Русские сумерки. Клятва трикстера Кулагин Олег
– Через Верхние Печеры…
«Тоже мне, следопыт», – подумал я с раздражением.
Раньше мы друг друга почти не знали и искали «товар» в отдаленных районах Зоны – это сегодня буря смешала все карты. Сегодня она свела вместе даже тех, кто на трикстерских поминках всегда держался в разных концах стола…
Впереди сверкнуло. Оглушительный грохот ударил по барабанным перепонкам.
Локки выругался.
Мы нырнули в один из домов, быстро пролетели его насквозь – внутри не сохранилось ничего, кроме почернелых стен. Лишь у пролома, выходившего на север, мы замешкались.
Дом стоял на холме, и раньше через пролом открывался хороший вид.
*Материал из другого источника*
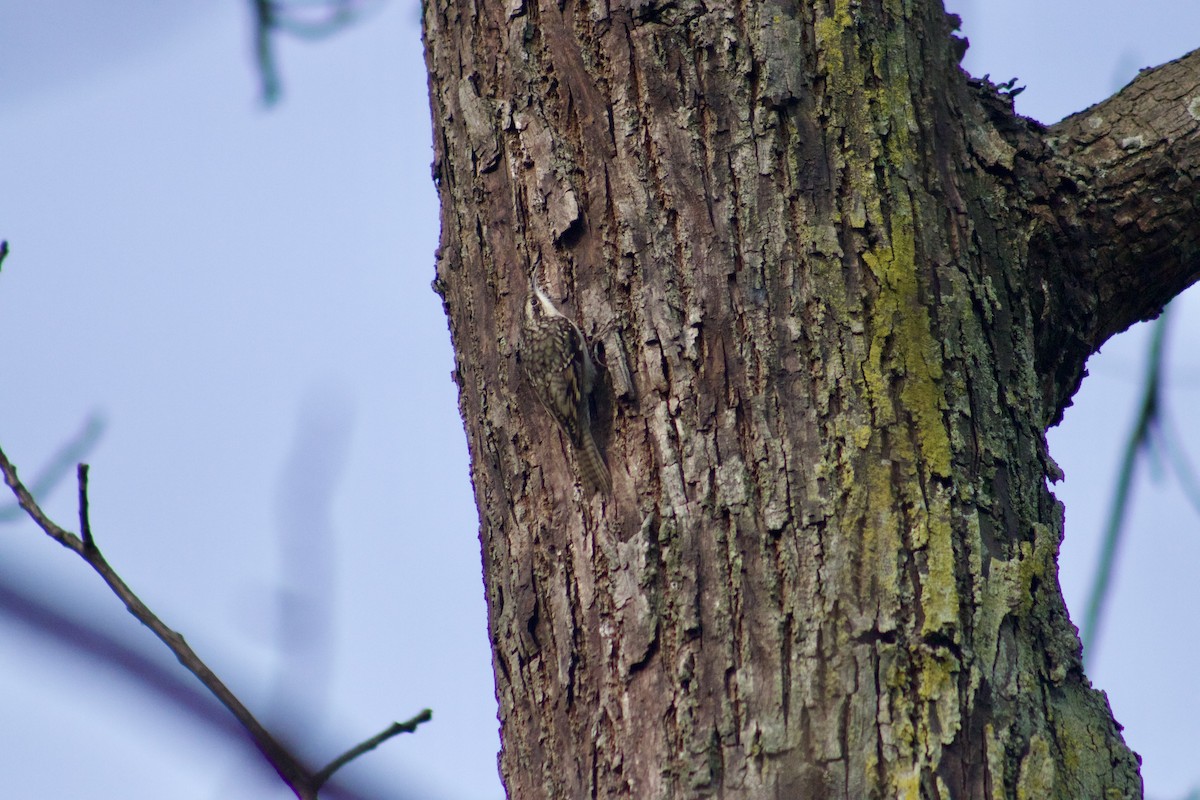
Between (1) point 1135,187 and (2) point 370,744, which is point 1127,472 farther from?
(2) point 370,744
А сейчас зрелище было паскудное.
Темные языки бури, все в искрах молний и огненных точках плазмонов, уже нависли над северо-восточной промзоной. Ветер гнал клубящиеся облака нам наперерез – облака, из которых до сих пор не упало ни единой капли…
Мы не успеем выйти к Волге.
Даже если будем лететь на крыльях – один черт, угодим в самое пекло.
Я глянул на Локки – он пожал плечами. Тогда я оценивающе зыркнул на Джокера и хрипло спросил:
– Раньше ты ходил через Верхние Печеры?
Он молча кивнул.
И времени на дальнейшие расспросы не было.
Теперь мы повернули на восток. Теперь именно Джокер вел за собой нашу маленькую группу. Легко находил единственно возможный проход среди зарослей «фиолетовой плесени», окутывавших целые кварталы. И точно угадывал безопасную полосу между «жучиными» гнездовьями и полями «дробилок».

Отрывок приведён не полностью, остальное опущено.